A Família também tem um papel importante para a amamentação, o apoio efetivo se dá principalmente através de ajuda, carinho, e não minar sua confiança, mesmo que tenham passado por situações difíceis em relação ao aleitamento materno. Mulher e bebê no pós-parto são como esponjas, absorvem tudo à sua volta uma vez que estão transbordando de sensibilidade…O que você quer que seja absorvido por elas?

Temos que pensar também sobre as questões emocionais do aleitamento. Esta disponibilidade exigida pela demanda intensa de um bebê é real, deve ser conversada, compartilhada, desmistificada. Pode ser muito fácil para muitas mulheres amamentar, para outras, pode despertar sensações e emoções desconhecidas, não queridas. Precisamos respeitar, que, mulheres podem não querer amamentar…., diversos são os motivos que podem fazer uma mãe não querer amamentar…inclusive que podem gerar dor ao fazê-lo…, e antes que nos venha à cabeça a emoção, pela identificação de desamparo com o bebê, respeitemos e acolhamos esta mulher, pois a amamentação é apenas um grande princípio de uma grande história, e “atirar uma pedra” é pior caminho para a construção do amor e do resgate de uma sociedade.

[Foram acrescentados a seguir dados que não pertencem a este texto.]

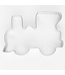 Cookie Cutters Cookie Cutters koekjes uitsteker locomotief 4,5 cm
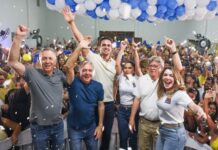 Convenção oficializa hoje candidaturas de Lucas, João e Nabor e encerra mistério sobre vice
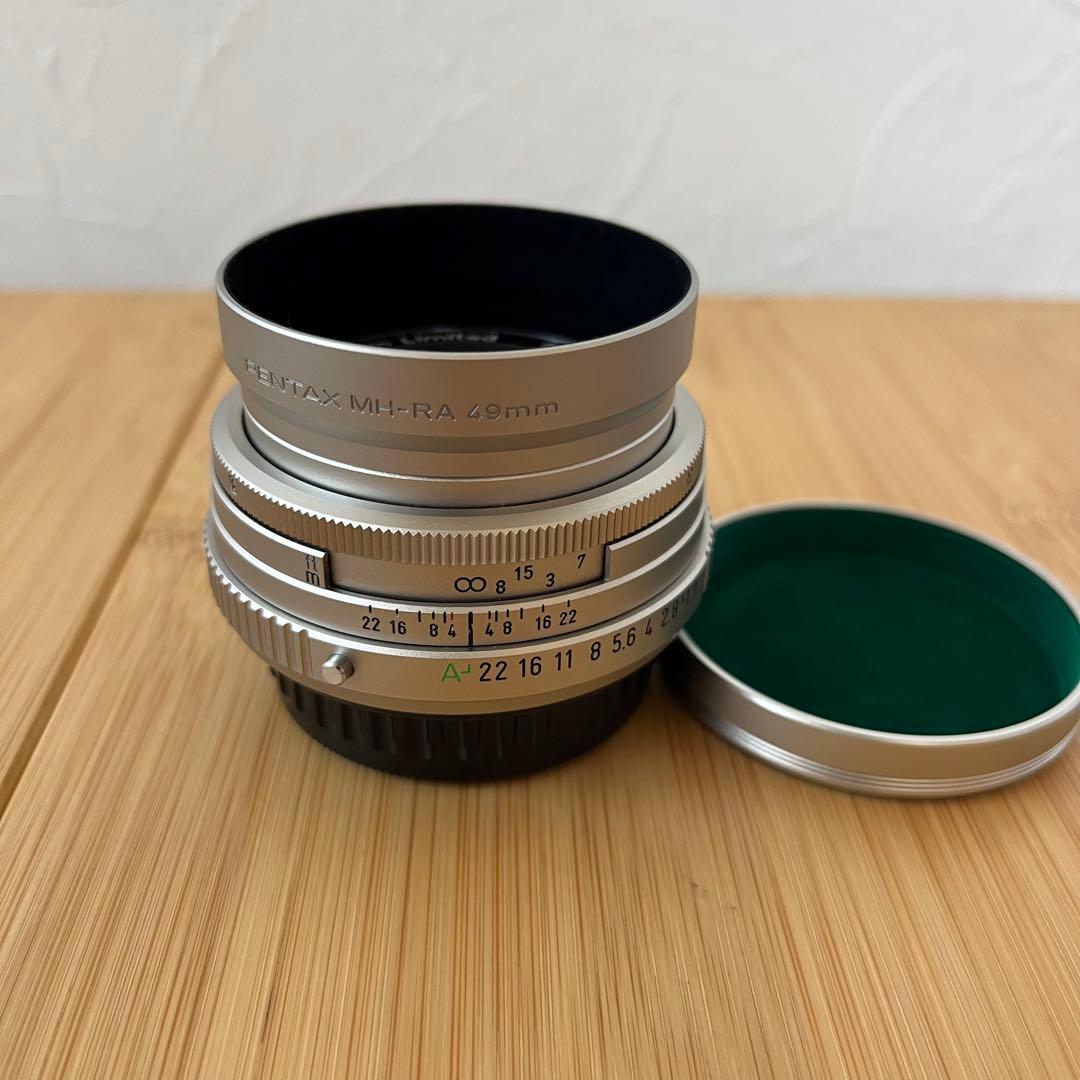 レンズ(単焦点) PENTAX FA43mm F1.9 Limited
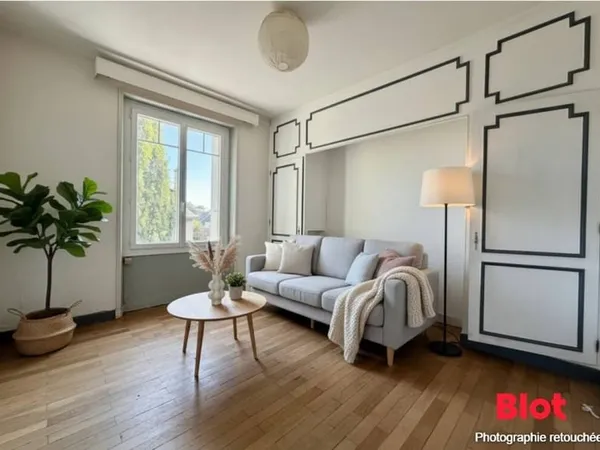 Appartement 3 pièces 72 m²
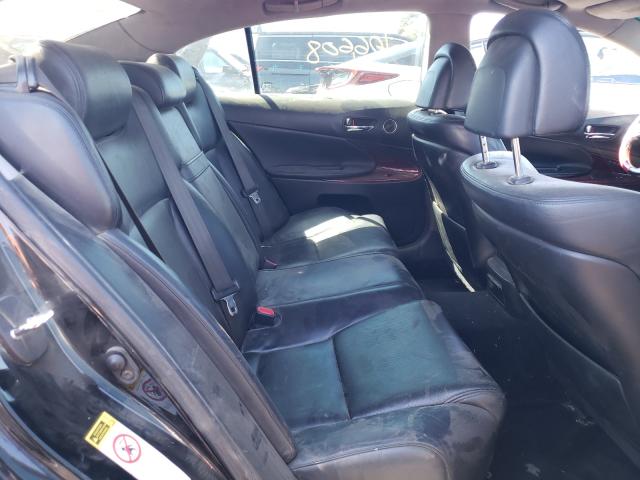 Photo 6 from auction – 2007 LEXUS GS 450H with VIN JTHBC96S975005853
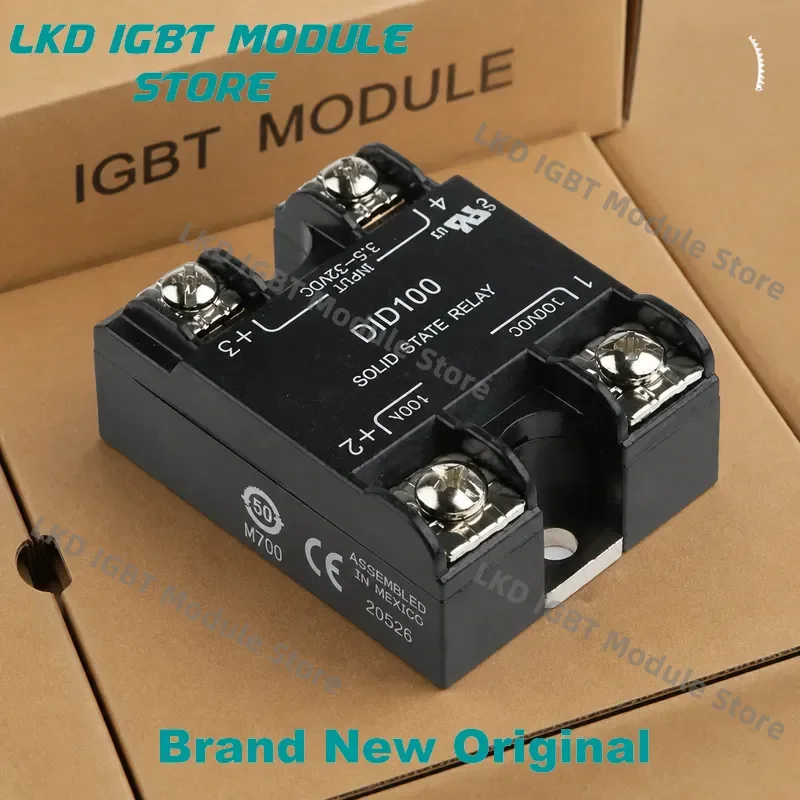 for D1D100 for D1D80 for D1D60 New Original Solid State Relay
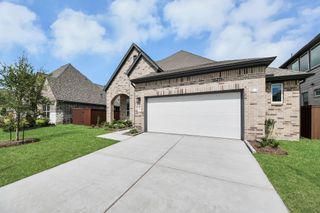 New construction Single-Family house 9438 Chateau Hill Dr, Manvel, TX 77578 plan Bonneville - image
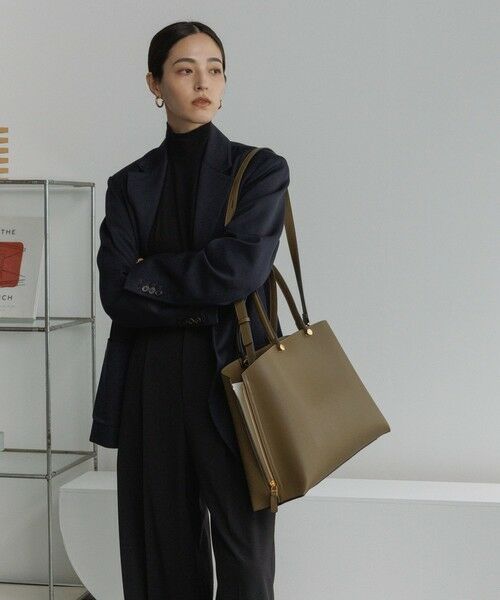 ROPE' / ロペ トートバッグ | 【E'POR】Y BAG Medium+【WEB限定/一部店舗限定】【通勤】【A4/PC対応】【25AW】 | 詳細13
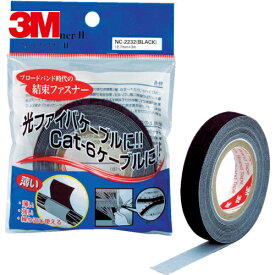 3M(スリーエム) ケーブル結束用ファスナー フィットファスナーII 12.7mmX16m (1巻) 品番：NC2232 16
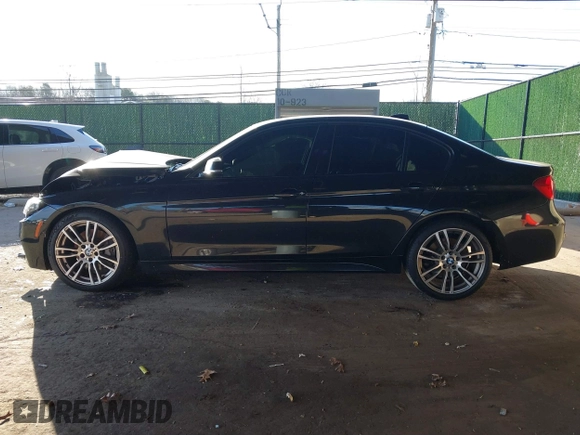 2017 BMW 3 Series 340i xDrive with VIN WBA8B7C36HA189994, listed as a IAAI auction lot 41090133 with 107,374 mi miles. Bid and sale history available at carsss.com. Image 15.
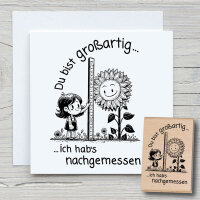 Du bist großartig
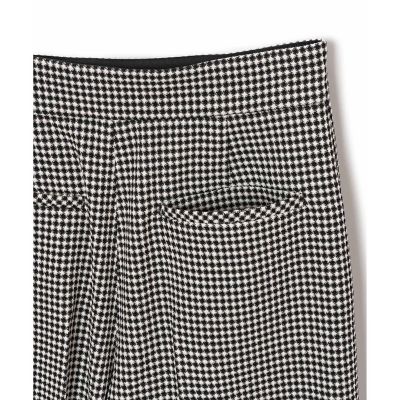 【セットアップ対応商品】モノトーンワッフルワイドマリンパンツ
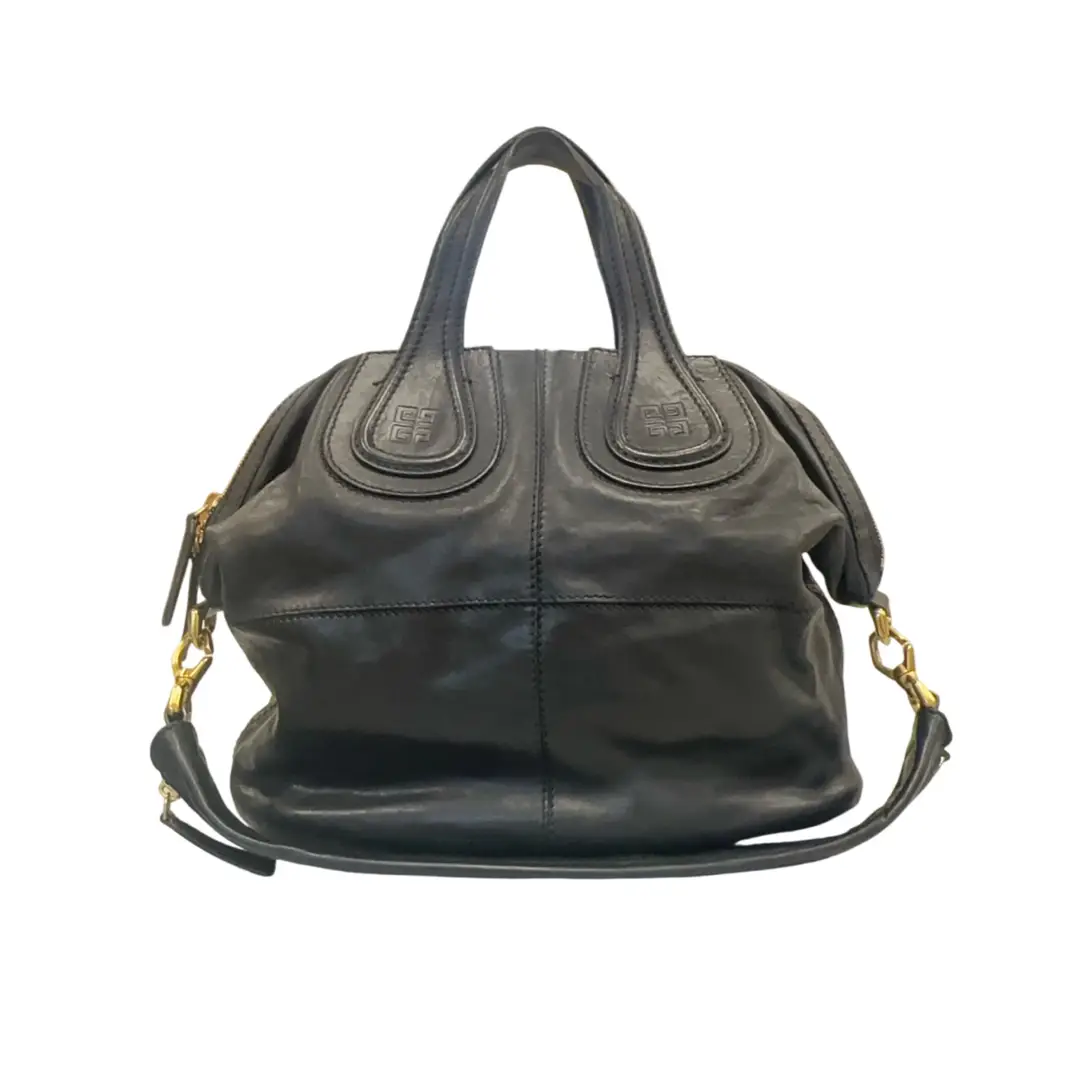 Givenchy Black Nightingale Satchel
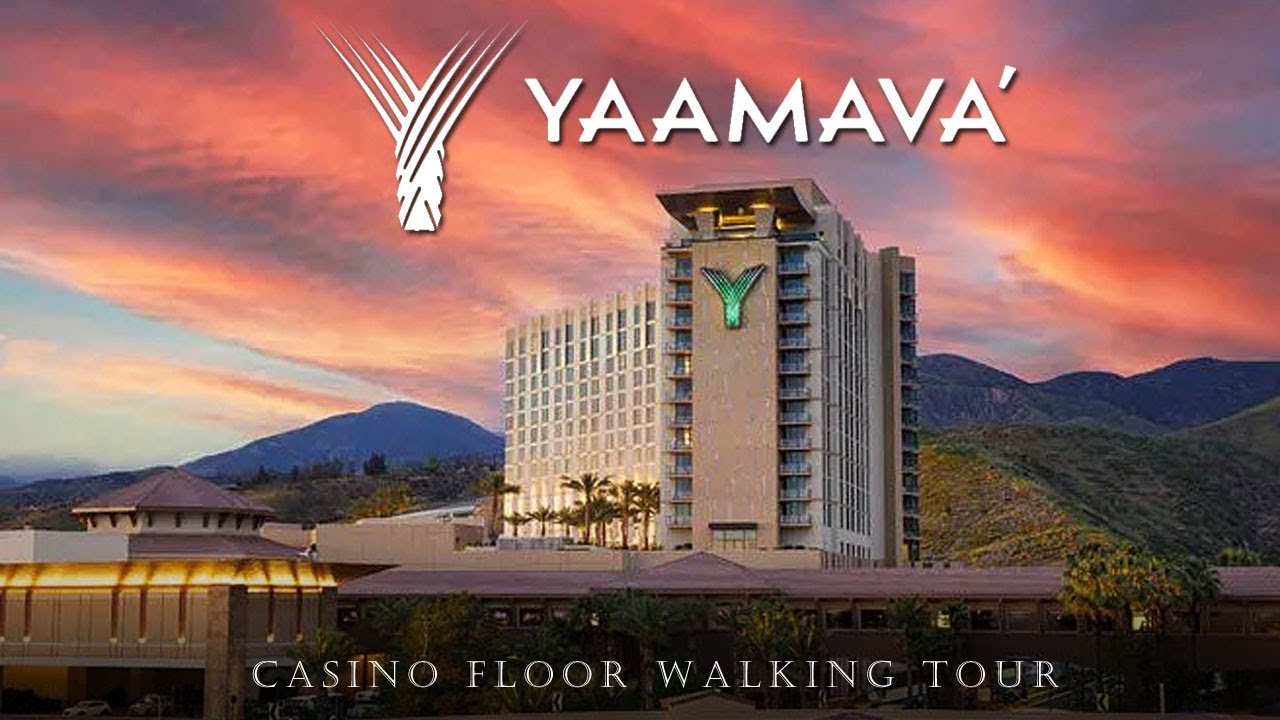 WALKING TOUR of YAAMAVA' CASINO in Southern California.
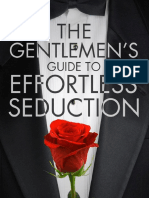 The Gentlemen - S Guide To Effortless Seduction PDF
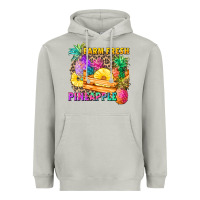 Moon Dust farm fresh pineapple Heavyweight Hoodie - Zillion Design Studio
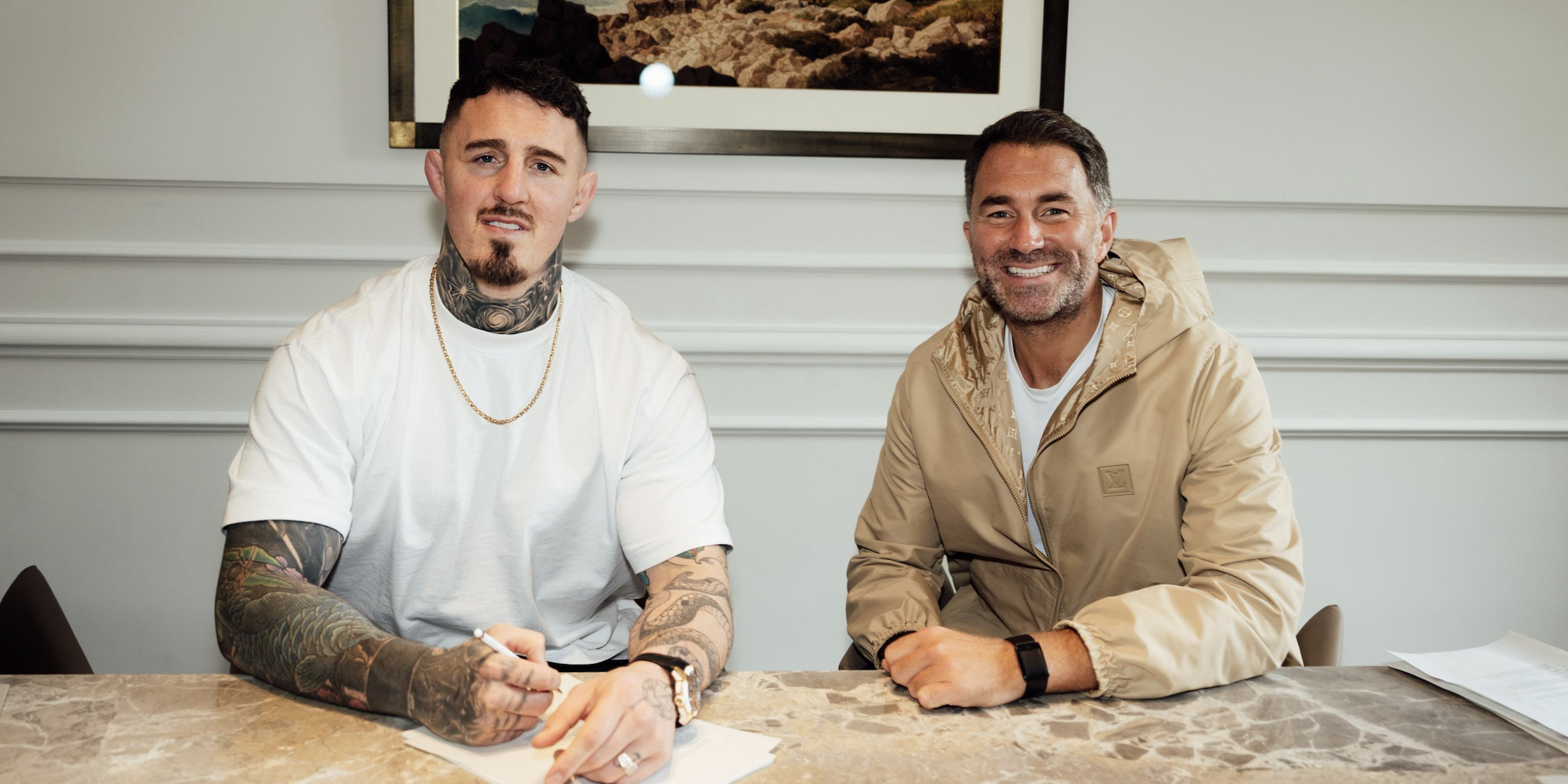 Eddie Hearn’s Addition of Tom Aspinall at Matchroom Talent One of Many MMA Fighters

O aprendizado da falta de apoio infelizmente é um ciclo que pode ser reproduzido…mulheres que não receberam apoio muitas vezes são as que cobram de outras mulheres o êxito que gostariam de ter tido, o sucesso que julgam ser obrigatório. Este comportamento é reflexo de uma sociedade punitiva, ao invés de acolhedora. Precisamos mudar isso. Precisamos quebrar este ciclo de violência sobre a mulher, e sim construirmos espaços de compartilhamento sem julgamento, e sim construtivos.

Grandes movimentos estão surgindo em benefício e conquista da mulher sobre seu corpo, suas escolhas e também sobre sua maternidade.

Grupos de apoio presenciais e em rede sociais são extremamente importantes para que as mulheres possam ser ouvidas e se ouvirem. Grupos que valorizam as diferenças, que se respeitem e estejam abertos ao que é do outro. Grupos, Rodas de Mães. Grupos de Pós-parto. Cine-Materna. Dança-Materna. Grupo Acalanto, “Slingadas” entre  tantos que estão surgindo são um demonstrativo da valorização da maternidade prazeirosa. Não precisamos de grupos que reproduzam um sistema de saúde e social punitivo, que não valoriza a história de uma pessoa, de uma mulher, de uma mãe.

Precisamos de campanhas que valorizem a mulher antes mesmo da valorização da qualidade do aleitamento materno, que a valorize enquanto está sendo atendida, que valorize o cuidador que cuida desta mulher.

Sem incentivo e apoio, tudo fica mais difícil, e retroceder pode parecer um caminho menos assustador do que avançar.